MAURO PAES CORREA

Tecnologia da Incomodação


Uso este trocadilho, que muitos profissionais acabam adotando, uns em tom sério, outros como uma anedota para a realidade do mercado de Tecnologia, diante de tanto estresse e recentes notícias nas redes profissionais de contatos do aumento de síndrome de Burnout e o afastamento de alguns profissionais por questões de saúde mental no mercado de trabalho em áreas correlatas à Tecnologia da Informação.

Trabalho há vinte e quatro anos neste segmento e a melhor dica que profissionais da área podem seguir, é a de possuir um hobby. A pressão por resultados, imediatismo na resolução de problemas, uma vez que chegamos em um momento em que ironicamente, as pessoas e empresas conseguem viver por algumas horas sem energia elétrica e estão ligadas quase que umbilicalmente à um sistema de gestão ou aplicativo, seja ele de mensagem ou rede social.

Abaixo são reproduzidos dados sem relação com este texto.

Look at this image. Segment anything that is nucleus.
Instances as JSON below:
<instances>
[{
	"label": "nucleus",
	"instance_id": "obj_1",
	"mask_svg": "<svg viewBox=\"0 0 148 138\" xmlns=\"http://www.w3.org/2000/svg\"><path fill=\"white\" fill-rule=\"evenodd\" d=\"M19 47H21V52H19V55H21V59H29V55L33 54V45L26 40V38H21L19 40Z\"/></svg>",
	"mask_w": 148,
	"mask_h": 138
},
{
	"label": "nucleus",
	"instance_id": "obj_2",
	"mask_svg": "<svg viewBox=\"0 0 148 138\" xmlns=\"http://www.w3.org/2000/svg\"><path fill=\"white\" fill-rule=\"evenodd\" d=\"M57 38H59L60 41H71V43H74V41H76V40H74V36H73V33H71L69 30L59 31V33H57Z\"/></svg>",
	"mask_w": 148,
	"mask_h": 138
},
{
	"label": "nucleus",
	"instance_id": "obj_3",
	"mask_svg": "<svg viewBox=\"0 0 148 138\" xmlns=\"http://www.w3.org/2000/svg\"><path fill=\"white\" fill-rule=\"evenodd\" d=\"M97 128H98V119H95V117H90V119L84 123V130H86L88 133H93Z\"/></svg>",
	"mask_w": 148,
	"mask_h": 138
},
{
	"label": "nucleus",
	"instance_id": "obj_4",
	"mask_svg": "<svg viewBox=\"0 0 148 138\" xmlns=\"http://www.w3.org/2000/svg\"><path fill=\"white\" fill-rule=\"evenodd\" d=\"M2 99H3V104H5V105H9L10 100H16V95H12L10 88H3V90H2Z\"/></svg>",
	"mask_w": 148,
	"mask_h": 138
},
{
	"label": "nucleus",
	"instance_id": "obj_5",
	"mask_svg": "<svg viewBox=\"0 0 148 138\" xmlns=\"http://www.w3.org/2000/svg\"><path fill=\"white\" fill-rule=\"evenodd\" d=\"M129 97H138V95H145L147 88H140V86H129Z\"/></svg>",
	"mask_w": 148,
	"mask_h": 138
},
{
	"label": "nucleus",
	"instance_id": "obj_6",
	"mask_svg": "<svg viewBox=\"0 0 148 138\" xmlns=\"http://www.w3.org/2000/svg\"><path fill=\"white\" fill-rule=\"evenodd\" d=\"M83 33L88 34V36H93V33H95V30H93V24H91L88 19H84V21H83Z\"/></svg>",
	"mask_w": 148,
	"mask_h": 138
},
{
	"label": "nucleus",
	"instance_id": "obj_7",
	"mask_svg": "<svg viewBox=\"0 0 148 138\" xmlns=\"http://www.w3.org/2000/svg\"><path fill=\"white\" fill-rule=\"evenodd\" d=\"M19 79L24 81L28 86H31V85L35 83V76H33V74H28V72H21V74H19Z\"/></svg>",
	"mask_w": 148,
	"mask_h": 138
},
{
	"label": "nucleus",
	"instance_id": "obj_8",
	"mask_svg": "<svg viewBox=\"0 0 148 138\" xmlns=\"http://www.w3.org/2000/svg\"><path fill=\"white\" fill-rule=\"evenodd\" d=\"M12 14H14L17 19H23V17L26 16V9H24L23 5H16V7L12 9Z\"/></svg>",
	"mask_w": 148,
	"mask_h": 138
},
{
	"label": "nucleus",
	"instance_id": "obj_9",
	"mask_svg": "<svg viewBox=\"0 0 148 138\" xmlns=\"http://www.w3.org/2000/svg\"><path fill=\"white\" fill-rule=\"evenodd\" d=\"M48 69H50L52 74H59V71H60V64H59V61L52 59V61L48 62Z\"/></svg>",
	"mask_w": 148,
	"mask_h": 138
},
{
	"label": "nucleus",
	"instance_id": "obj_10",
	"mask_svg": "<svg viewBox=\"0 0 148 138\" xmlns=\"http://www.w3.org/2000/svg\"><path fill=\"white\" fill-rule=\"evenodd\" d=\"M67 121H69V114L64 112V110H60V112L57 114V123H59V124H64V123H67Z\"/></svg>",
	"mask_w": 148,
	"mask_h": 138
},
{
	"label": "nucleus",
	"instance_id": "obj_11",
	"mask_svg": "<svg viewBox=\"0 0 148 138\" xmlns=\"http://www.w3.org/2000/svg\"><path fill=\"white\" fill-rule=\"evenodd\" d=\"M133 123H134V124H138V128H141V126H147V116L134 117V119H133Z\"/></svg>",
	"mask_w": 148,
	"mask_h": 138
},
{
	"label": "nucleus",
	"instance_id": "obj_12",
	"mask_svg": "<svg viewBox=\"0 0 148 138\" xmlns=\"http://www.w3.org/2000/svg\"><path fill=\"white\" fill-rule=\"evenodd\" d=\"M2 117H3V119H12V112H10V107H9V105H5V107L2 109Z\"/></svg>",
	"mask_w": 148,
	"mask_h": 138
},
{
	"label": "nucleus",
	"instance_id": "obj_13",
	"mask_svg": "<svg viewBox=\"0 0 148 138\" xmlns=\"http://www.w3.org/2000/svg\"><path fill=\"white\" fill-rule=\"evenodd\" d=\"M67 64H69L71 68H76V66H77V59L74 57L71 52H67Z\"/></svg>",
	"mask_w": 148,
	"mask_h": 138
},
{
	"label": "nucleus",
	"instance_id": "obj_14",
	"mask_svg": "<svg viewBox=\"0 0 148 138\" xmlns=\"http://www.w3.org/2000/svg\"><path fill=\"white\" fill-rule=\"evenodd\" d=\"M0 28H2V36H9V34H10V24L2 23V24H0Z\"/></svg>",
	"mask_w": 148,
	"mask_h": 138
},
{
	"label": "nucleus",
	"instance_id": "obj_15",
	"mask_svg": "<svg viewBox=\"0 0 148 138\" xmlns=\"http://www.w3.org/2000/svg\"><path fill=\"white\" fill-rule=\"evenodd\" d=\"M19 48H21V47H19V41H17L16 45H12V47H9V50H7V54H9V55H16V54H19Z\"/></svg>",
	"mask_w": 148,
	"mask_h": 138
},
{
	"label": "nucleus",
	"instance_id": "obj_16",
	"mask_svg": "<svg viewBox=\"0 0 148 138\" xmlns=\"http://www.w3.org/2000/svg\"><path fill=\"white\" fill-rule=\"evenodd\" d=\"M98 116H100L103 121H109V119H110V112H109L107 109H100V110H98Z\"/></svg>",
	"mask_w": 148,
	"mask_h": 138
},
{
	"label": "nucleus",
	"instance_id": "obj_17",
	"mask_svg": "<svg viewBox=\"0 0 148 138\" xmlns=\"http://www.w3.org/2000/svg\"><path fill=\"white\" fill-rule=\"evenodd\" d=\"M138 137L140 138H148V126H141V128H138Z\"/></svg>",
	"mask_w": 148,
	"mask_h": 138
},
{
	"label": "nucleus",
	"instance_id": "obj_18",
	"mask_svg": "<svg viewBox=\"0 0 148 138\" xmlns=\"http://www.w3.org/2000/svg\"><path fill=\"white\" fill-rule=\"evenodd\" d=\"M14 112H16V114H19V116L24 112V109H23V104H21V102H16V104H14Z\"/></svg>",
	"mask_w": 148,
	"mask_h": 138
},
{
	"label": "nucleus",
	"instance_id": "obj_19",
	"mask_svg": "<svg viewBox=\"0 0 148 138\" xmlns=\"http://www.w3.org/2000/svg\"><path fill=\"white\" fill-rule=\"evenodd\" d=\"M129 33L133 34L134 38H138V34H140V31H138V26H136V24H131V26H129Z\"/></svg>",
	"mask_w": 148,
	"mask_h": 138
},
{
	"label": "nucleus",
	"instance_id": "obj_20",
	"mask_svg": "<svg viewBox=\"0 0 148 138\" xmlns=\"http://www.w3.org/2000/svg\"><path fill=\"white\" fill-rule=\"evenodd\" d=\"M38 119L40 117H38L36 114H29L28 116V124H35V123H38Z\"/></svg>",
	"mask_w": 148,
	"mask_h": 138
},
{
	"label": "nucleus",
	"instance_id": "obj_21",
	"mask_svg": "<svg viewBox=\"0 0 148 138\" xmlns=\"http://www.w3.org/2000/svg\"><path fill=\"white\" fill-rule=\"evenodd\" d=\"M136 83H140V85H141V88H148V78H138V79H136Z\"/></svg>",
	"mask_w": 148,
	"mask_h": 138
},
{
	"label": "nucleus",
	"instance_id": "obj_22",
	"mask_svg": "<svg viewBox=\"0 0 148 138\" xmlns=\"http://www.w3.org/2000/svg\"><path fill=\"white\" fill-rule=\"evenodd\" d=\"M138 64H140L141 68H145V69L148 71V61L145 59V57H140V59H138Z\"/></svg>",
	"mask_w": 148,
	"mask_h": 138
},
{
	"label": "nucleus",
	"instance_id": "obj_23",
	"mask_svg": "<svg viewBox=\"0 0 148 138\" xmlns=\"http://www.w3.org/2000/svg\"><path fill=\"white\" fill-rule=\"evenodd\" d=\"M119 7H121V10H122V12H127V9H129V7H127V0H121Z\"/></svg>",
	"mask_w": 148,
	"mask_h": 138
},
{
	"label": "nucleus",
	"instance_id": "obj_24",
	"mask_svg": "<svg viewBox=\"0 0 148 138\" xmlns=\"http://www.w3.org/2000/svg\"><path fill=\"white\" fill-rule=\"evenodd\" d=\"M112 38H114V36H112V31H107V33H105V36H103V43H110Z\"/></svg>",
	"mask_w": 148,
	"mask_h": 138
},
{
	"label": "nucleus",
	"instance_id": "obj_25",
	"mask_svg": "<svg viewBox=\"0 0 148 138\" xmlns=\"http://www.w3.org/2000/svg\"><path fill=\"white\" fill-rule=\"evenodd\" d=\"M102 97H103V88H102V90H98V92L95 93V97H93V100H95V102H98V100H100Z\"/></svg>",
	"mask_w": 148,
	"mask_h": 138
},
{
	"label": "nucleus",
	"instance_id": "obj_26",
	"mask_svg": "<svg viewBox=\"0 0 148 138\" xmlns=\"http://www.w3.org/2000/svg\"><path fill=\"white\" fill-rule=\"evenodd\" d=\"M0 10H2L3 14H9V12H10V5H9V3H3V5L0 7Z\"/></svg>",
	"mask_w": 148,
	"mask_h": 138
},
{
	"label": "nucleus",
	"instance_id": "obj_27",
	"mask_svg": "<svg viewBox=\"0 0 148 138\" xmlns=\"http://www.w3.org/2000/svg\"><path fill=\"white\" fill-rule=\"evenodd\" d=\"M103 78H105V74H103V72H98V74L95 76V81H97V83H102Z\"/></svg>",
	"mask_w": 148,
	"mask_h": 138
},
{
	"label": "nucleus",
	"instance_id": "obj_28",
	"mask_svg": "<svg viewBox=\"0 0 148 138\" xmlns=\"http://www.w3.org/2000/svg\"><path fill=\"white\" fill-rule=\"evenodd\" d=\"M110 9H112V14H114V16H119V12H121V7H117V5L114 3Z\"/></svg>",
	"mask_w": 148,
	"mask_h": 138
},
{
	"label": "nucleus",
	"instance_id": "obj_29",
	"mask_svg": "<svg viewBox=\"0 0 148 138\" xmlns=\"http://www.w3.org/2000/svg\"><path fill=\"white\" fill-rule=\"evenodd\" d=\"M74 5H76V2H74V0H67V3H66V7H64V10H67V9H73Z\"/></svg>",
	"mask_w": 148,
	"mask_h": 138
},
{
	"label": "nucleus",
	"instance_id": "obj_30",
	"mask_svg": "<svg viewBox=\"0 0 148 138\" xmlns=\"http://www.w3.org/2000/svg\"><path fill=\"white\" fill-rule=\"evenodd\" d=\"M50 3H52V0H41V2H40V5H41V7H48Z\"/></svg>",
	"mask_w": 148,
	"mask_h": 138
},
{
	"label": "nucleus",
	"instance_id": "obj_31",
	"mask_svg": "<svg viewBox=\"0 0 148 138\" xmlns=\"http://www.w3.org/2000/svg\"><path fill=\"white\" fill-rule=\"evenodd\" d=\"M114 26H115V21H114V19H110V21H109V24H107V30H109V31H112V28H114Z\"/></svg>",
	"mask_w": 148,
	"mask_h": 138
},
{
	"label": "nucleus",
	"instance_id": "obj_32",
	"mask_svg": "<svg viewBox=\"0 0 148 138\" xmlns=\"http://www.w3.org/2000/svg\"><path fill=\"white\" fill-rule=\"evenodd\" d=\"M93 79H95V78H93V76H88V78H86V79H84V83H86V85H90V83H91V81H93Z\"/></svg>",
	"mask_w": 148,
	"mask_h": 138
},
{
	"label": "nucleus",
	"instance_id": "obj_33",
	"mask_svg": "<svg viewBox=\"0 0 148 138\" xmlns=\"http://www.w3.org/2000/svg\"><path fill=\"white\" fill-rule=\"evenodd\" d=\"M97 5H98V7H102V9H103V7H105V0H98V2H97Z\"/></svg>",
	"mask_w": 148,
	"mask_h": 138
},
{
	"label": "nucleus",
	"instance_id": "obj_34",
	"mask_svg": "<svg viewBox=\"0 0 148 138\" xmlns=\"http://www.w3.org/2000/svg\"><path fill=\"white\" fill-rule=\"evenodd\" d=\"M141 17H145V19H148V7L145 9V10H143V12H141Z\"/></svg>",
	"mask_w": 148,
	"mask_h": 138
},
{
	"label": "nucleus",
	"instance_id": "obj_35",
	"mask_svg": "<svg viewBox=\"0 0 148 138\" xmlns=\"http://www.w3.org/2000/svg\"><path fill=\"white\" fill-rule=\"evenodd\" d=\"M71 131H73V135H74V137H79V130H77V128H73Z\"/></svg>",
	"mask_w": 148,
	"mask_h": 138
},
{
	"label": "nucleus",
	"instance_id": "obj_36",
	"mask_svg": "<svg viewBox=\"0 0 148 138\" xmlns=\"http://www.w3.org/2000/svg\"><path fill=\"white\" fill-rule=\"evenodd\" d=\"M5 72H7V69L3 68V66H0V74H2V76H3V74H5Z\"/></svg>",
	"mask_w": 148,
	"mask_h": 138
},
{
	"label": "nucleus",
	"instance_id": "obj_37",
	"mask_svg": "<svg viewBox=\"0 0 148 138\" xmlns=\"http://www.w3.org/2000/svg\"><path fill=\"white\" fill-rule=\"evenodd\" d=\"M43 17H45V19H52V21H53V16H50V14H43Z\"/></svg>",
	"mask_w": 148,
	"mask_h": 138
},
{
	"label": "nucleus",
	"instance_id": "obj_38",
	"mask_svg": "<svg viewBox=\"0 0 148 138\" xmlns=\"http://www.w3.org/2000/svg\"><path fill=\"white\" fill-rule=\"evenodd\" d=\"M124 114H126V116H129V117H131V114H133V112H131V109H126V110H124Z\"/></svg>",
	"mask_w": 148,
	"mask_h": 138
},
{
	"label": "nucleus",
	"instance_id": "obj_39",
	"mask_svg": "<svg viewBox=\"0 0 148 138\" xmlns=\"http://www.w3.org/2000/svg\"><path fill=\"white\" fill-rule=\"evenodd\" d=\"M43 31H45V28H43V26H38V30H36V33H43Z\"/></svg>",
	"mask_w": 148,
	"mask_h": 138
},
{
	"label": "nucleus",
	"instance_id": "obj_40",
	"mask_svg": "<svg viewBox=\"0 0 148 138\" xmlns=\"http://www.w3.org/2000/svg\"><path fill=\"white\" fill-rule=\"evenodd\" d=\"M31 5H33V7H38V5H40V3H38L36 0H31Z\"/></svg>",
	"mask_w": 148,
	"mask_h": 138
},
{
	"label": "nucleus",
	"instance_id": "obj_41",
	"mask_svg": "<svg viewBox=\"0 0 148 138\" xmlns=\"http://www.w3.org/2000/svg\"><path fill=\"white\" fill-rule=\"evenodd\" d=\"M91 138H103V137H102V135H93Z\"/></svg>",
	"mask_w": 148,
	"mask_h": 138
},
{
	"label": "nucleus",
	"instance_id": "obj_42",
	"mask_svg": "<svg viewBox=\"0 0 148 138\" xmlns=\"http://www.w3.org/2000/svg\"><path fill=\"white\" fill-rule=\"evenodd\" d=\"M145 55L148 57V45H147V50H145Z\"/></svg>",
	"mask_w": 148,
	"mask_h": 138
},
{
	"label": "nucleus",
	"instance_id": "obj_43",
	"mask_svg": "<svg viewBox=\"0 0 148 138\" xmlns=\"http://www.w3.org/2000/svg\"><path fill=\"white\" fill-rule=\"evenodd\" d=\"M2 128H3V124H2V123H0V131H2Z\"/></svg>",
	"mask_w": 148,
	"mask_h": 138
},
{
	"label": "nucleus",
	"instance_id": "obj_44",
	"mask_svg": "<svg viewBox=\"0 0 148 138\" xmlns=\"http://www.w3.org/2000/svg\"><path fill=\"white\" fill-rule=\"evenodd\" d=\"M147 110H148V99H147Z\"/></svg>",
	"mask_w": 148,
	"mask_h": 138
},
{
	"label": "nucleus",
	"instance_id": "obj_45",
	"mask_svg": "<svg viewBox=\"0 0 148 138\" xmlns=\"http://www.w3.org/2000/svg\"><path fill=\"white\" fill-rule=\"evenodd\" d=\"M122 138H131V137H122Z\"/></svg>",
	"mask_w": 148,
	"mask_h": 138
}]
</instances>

Como transformar a “Tecnologia da Incomodação” em Tecnologia da Informação, para que os profissionais possam ter saúde mental dentro e fora do trabalho? A resposta não é simples, mas começa com o engajamento dos gestores, proprietários (CEOs) e líderes em reconhecer a importância do trabalho de cada um dos colaboradores e prover uma cultura de compartilhamento de conhecimentos entre a equipe, para que haja auxílio mútuo entre eles, evitando a sobrecarga de trabalho e a sinergia. Facilita imensamente, quanto ao período aquisitivo de férias, pois infelizmente muitas empresas, mesmo que não sejam de tecnologia, transformam o profissional em um “ser insubstituível”. Não sou adepto desta cultura, e acima de um CNPJ, existe vidas, projetos e aspirações que devem ser respeitadas. Um profissional com tratamento de forma justa, “veste” a camisa da empresa e traz resultados que muitas vezes surpreendem a chefia. É interessante aprimorar a cultura da empresa, do que perder aquele profissional que até então era considerado indispensável e impossibilitado de tirar férias. Pense nisso!